Washington Times reporter Bill Gertz told a federal court Tuesday that protecting the confidentiality of his sources is "absolutely essential" to his ability to do his job.
Gertz was subpoenaed after The Times published an article in May 2006 about the Chinese espionage case citing unnamed sources. U.S. District Court Judge Cormac Carney ordered a comprehensive criminal investigation to determine who leaked information to Gertz.
"Without the information provided by confidential sources, these events – or important aspects of these events – would remain shielded from public and congressional scrutiny and oversight," Gertz wrote in a declaration filed Tuesday, The Times reported. "Protecting the identities of my confidential sources is absolutely essential to my ability to do my job."
In the story, Gertz quoted anonymous government officials saying that senior members of the Justice Department had approved an indictment against Chi Mak, an engineer who worked for an American defense contractor. Mak was charged with conspiracy and "unlawful export of defense articles."

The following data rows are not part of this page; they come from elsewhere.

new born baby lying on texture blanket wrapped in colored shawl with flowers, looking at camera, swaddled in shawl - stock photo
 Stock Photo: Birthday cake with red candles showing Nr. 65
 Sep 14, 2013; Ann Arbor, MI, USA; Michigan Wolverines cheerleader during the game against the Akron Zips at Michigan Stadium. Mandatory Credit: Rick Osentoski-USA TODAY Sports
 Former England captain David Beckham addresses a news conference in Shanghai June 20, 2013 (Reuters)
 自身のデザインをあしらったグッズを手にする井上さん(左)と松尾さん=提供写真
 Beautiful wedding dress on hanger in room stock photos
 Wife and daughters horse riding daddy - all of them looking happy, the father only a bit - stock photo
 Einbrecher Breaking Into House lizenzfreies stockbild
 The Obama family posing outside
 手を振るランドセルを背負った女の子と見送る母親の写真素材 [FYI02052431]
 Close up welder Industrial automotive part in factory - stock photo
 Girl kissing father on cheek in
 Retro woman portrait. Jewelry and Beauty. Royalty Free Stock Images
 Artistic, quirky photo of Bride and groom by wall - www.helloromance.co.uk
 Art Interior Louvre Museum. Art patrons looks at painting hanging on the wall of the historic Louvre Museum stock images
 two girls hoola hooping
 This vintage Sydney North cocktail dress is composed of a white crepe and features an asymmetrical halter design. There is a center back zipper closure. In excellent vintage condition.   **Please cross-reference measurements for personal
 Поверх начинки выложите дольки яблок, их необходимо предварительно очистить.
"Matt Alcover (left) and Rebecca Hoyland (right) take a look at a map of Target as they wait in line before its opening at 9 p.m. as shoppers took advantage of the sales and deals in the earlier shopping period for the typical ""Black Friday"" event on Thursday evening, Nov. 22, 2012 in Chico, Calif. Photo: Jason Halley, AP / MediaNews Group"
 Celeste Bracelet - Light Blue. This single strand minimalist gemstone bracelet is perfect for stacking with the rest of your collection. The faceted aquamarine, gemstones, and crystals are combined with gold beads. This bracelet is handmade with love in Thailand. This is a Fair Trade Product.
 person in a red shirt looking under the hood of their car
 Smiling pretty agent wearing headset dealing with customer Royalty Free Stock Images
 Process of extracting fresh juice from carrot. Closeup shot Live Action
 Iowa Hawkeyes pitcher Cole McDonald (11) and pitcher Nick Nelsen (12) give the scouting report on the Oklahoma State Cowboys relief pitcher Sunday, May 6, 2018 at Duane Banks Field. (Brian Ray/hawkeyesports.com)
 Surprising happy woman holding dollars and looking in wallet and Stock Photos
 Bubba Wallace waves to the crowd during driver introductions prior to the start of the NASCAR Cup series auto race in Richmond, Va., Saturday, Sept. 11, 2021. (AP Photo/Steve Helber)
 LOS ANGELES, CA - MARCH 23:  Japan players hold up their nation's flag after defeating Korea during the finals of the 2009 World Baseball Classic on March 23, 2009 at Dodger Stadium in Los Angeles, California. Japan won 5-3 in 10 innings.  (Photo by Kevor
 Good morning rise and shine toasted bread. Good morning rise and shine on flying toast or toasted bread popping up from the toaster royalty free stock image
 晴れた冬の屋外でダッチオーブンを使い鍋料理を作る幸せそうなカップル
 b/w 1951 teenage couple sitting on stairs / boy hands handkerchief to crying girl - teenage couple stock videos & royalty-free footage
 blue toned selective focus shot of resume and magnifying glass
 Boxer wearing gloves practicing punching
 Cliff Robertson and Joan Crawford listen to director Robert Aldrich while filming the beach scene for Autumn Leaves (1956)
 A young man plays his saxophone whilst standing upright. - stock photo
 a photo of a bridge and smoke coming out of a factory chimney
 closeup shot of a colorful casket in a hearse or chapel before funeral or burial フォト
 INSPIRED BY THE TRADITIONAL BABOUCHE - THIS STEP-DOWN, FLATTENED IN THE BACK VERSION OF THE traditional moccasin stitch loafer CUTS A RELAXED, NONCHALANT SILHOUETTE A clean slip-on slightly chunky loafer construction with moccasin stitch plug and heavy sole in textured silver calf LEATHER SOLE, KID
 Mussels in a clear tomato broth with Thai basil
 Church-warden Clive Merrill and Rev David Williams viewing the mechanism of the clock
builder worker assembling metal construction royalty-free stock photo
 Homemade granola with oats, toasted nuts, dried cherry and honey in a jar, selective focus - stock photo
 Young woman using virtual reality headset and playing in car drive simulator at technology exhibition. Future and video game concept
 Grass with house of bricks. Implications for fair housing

According to The Times, Gertz predicted that if revealing confidential sources became commonplace, the "quantity and quality of investigative reporting and critical analysis would decline."
Gertz also said that being forced to divulge the people he talked to concerning a Chinese espionage case would infringe on his First Amendment rights.
Judge Carney has ordered Gertz to appear in court at 9 a.m. on Thursday.